A better approach is to install waterstop (and joint sealant) at the joint below grade and continue the joint to the base of the wall. Joints are often stopped short at soldier courses above windows and doors since the head (vertical) joints do not align. Better practice is to continue the control joint, even if it must include a horizontal jog. Bed (horizontal) joints cannot be left free of mortar, but the mortar in bed joints can be raked back from the surface to permit joint sealant (caulk) installation.
Figure 5. View of concrete brick veneer showing control joint locations (indicated with green lines) and shrinkage cracking (indicated with dashed yellow line). This veneer did not contain bed joint reinforcing.
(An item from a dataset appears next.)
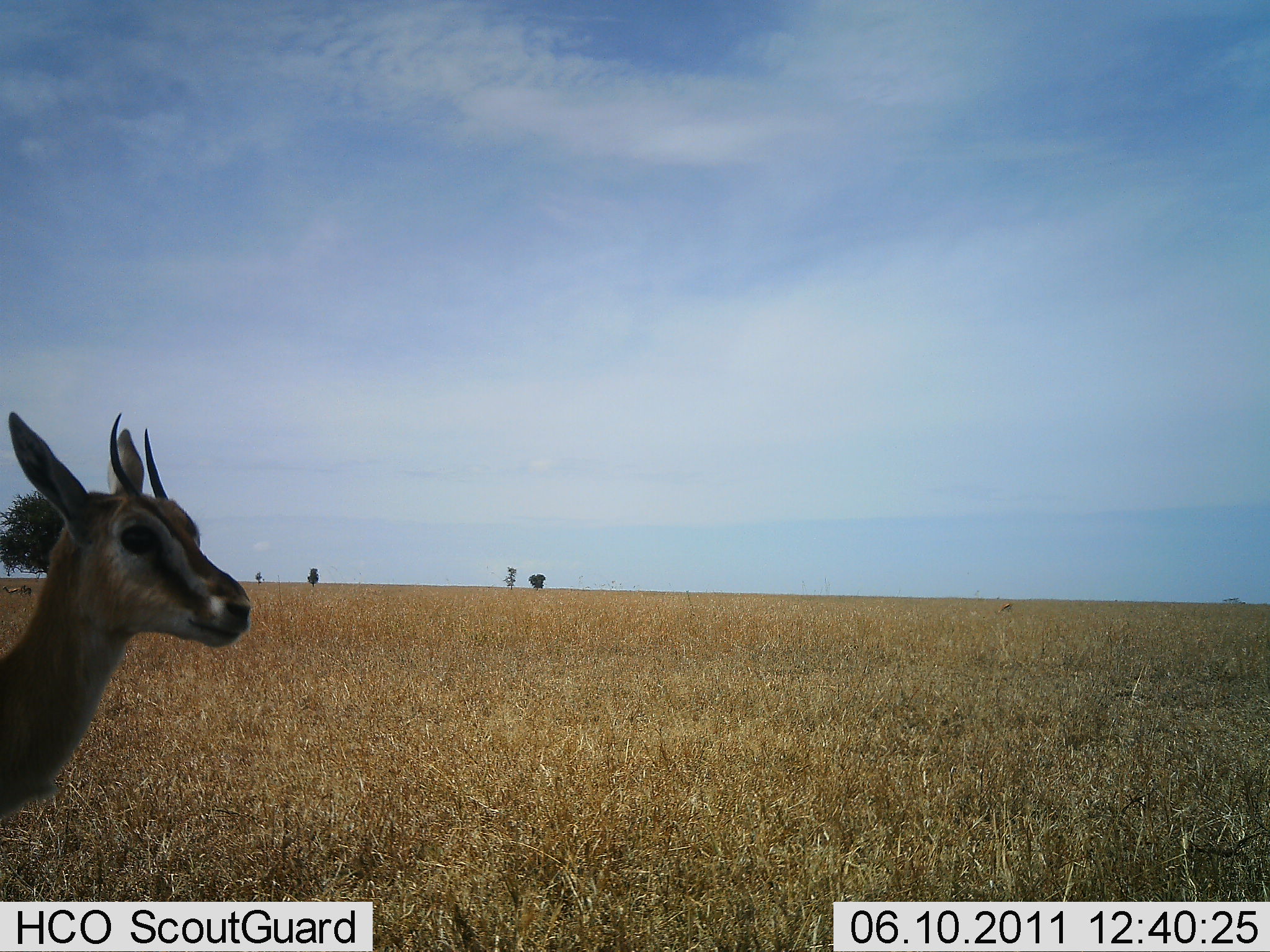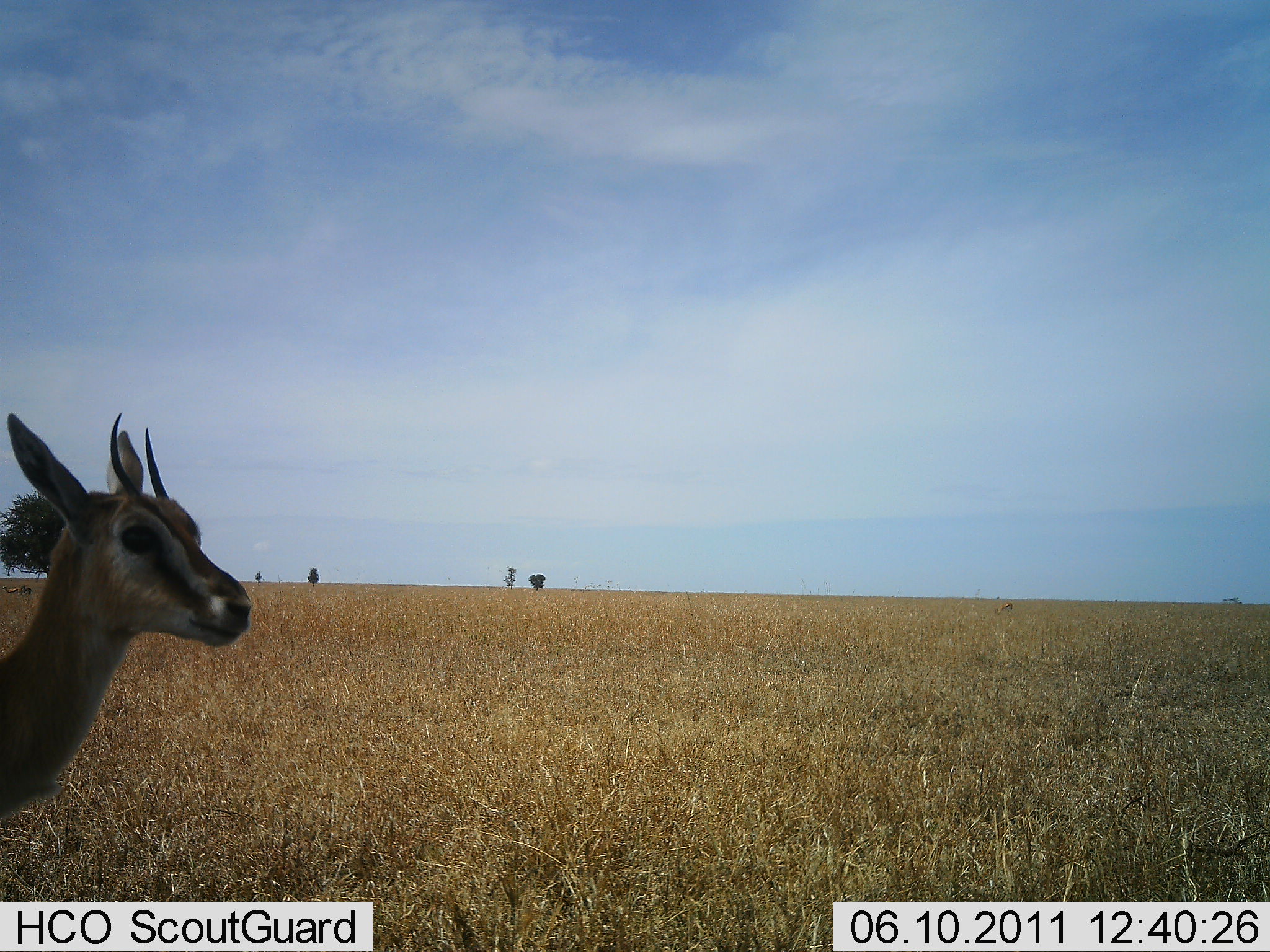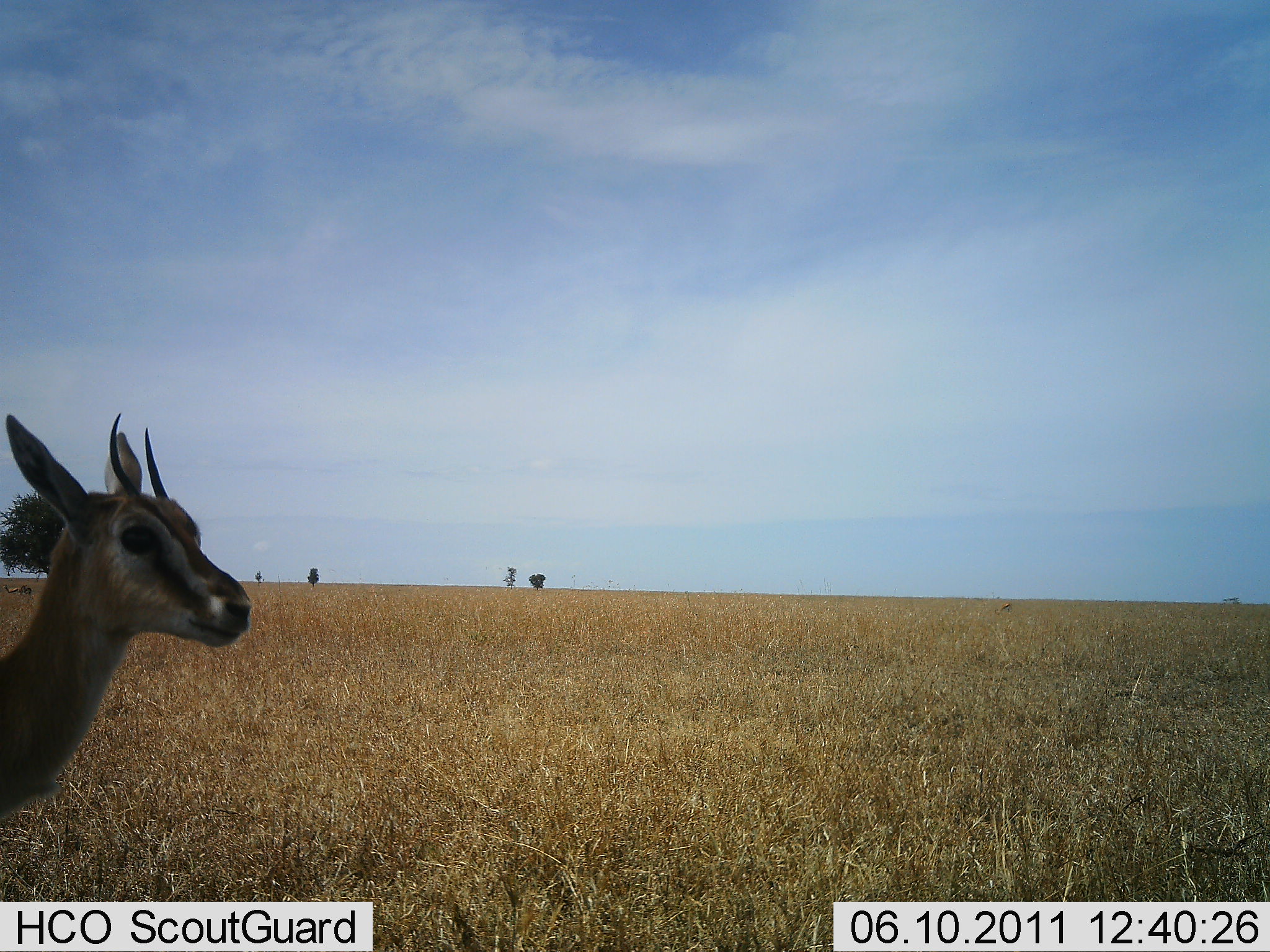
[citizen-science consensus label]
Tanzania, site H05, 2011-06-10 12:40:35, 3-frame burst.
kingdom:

Another common control joint error is the omission of bed joint reinforcing and/or control joints in concrete masonry veneer (Figure 5). Even though concrete masonry veneer is not structural, it almost always must have bed joint reinforcing and control joints to control shrinkage cracking.
Occasionally, concrete brick veneer is substituted for clay brick material during the construction process, and the design documents and details do not address the need for bed joint reinforcing. However, block veneer is susceptible to the same shrinkage cracking behavior as load-bearing concrete block, and it requires the same types of reinforcing and control joint installations.